TRY IT: Below are the records. Reproduce the line that contains "scientific name: Aves" and every line after it to the end, exactly and alone.

(Saved data entries)
=== Section Start ===

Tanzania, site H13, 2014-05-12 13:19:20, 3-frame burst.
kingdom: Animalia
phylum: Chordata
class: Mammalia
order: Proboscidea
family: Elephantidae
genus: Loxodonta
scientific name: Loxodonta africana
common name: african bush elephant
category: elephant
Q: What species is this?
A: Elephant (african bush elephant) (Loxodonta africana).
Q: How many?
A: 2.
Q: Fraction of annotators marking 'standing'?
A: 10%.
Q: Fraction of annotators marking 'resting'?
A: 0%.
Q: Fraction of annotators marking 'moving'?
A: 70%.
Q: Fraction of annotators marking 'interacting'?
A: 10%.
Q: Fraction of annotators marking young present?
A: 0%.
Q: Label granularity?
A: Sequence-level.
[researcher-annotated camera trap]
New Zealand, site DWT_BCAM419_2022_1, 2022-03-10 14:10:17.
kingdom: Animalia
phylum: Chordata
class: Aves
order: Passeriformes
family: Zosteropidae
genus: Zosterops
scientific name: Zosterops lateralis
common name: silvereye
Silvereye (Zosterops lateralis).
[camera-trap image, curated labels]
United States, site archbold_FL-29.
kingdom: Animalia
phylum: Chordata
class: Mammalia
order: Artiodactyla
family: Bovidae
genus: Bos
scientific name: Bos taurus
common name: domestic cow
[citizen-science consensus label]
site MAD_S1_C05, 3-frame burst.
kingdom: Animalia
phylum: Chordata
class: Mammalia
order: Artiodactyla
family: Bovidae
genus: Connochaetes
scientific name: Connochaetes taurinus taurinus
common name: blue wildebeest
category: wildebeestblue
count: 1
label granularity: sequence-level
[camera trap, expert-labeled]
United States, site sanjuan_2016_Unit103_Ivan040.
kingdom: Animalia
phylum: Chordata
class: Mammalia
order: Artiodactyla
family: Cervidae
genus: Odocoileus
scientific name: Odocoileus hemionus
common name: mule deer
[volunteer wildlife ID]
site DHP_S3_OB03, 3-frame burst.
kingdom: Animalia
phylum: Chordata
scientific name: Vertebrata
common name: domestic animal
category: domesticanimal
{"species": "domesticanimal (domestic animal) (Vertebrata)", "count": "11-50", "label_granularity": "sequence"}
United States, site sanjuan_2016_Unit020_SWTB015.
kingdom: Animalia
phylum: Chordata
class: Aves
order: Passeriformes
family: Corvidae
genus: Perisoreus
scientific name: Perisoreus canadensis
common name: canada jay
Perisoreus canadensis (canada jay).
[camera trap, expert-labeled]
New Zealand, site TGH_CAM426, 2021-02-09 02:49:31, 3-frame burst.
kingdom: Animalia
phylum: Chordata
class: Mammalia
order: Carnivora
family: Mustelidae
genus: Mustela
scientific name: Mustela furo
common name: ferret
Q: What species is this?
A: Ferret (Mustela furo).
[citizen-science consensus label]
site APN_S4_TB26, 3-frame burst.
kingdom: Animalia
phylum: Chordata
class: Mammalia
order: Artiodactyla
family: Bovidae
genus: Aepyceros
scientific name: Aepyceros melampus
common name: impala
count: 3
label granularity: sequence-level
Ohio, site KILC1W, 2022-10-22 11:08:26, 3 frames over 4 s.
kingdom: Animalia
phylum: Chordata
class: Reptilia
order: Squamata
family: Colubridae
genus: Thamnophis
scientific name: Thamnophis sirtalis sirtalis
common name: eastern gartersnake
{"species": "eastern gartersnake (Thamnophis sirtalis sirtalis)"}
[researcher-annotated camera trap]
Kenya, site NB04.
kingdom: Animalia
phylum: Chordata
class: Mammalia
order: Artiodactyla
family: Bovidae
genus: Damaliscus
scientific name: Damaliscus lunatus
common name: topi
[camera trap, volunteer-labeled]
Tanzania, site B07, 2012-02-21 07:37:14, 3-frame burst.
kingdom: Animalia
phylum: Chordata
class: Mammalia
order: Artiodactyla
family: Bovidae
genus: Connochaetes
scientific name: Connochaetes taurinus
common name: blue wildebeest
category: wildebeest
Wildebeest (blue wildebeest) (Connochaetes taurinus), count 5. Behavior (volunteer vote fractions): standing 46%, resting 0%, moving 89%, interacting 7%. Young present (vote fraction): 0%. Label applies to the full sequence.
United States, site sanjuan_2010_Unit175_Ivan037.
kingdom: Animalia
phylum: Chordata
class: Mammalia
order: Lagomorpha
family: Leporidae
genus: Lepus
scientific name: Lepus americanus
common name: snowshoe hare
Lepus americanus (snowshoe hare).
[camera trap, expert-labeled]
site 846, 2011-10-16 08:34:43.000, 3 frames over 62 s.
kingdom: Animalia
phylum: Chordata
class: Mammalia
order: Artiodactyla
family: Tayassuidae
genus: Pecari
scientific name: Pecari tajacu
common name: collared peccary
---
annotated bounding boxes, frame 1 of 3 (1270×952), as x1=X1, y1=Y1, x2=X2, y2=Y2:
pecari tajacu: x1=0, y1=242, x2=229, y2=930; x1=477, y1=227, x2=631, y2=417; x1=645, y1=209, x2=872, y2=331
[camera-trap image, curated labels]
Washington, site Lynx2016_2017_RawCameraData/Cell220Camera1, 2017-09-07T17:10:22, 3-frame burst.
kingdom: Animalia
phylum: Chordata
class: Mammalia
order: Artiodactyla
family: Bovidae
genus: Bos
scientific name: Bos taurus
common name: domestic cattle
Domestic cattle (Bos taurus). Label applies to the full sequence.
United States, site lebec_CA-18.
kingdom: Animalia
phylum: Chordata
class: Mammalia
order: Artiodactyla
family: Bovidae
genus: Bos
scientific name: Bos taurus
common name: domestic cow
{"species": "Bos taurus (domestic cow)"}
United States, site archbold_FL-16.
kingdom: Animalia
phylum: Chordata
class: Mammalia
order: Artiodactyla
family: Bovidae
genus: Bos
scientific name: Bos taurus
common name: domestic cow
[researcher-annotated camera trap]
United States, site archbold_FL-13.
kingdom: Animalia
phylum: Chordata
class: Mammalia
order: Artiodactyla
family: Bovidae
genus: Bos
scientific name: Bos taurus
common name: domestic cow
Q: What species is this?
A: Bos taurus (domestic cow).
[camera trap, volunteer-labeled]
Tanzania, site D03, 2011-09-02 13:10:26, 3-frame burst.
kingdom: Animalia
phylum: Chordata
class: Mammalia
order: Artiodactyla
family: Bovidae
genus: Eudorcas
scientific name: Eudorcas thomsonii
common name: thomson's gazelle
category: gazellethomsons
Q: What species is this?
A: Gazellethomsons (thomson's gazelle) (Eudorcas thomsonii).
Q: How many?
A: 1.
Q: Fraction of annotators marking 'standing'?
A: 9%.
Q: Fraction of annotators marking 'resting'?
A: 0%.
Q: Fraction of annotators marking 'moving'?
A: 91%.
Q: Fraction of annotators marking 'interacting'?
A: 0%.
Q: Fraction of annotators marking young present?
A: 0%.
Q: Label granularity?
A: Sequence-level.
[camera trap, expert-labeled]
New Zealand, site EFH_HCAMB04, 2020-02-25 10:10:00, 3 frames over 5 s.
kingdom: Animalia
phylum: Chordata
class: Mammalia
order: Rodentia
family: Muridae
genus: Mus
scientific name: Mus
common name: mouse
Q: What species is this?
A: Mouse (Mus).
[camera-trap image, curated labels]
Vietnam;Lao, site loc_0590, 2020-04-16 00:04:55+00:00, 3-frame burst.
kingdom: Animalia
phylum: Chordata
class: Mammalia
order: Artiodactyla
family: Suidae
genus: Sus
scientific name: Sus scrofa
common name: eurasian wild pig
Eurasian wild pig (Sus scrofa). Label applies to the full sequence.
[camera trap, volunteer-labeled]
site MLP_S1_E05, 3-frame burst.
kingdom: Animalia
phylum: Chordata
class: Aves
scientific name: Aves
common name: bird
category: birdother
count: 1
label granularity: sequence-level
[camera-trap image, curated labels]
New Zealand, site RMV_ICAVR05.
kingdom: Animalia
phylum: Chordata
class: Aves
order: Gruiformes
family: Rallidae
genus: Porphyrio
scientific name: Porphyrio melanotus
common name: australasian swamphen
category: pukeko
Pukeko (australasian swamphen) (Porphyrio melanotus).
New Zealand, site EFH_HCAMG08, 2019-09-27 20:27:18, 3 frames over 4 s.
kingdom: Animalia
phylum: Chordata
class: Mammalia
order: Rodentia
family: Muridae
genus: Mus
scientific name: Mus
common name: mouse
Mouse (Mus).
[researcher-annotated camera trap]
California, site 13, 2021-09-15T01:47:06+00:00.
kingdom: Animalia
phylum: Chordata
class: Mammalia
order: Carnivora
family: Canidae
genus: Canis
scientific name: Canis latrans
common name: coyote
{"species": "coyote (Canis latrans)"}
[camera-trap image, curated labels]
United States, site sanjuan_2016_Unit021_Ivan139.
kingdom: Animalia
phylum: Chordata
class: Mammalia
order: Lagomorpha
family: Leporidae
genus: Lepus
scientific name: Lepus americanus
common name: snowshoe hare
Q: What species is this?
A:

=== Section End ===

EXERCISE OUTPUT:
scientific name: Aves
common name: bird
category: birdother
count: 1
label granularity: sequence-level
[camera-trap image, curated labels]
New Zealand, site RMV_ICAVR05.
kingdom: Animalia
phylum: Chordata
class: Aves
order: Gruiformes
family: Rallidae
genus: Porphyrio
scientific name: Porphyrio melanotus
common name: australasian swamphen
category: pukeko
Pukeko (australasian swamphen) (Porphyrio melanotus).
New Zealand, site EFH_HCAMG08, 2019-09-27 20:27:18, 3 frames over 4 s.
kingdom: Animalia
phylum: Chordata
class: Mammalia
order: Rodentia
family: Muridae
genus: Mus
scientific name: Mus
common name: mouse
Mouse (Mus).
[researcher-annotated camera trap]
California, site 13, 2021-09-15T01:47:06+00:00.
kingdom: Animalia
phylum: Chordata
class: Mammalia
order: Carnivora
family: Canidae
genus: Canis
scientific name: Canis latrans
common name: coyote
{"species": "coyote (Canis latrans)"}
[camera-trap image, curated labels]
United States, site sanjuan_2016_Unit021_Ivan139.
kingdom: Animalia
phylum: Chordata
class: Mammalia
order: Lagomorpha
family: Leporidae
genus: Lepus
scientific name: Lepus americanus
common name: snowshoe hare
Q: What species is this?
A:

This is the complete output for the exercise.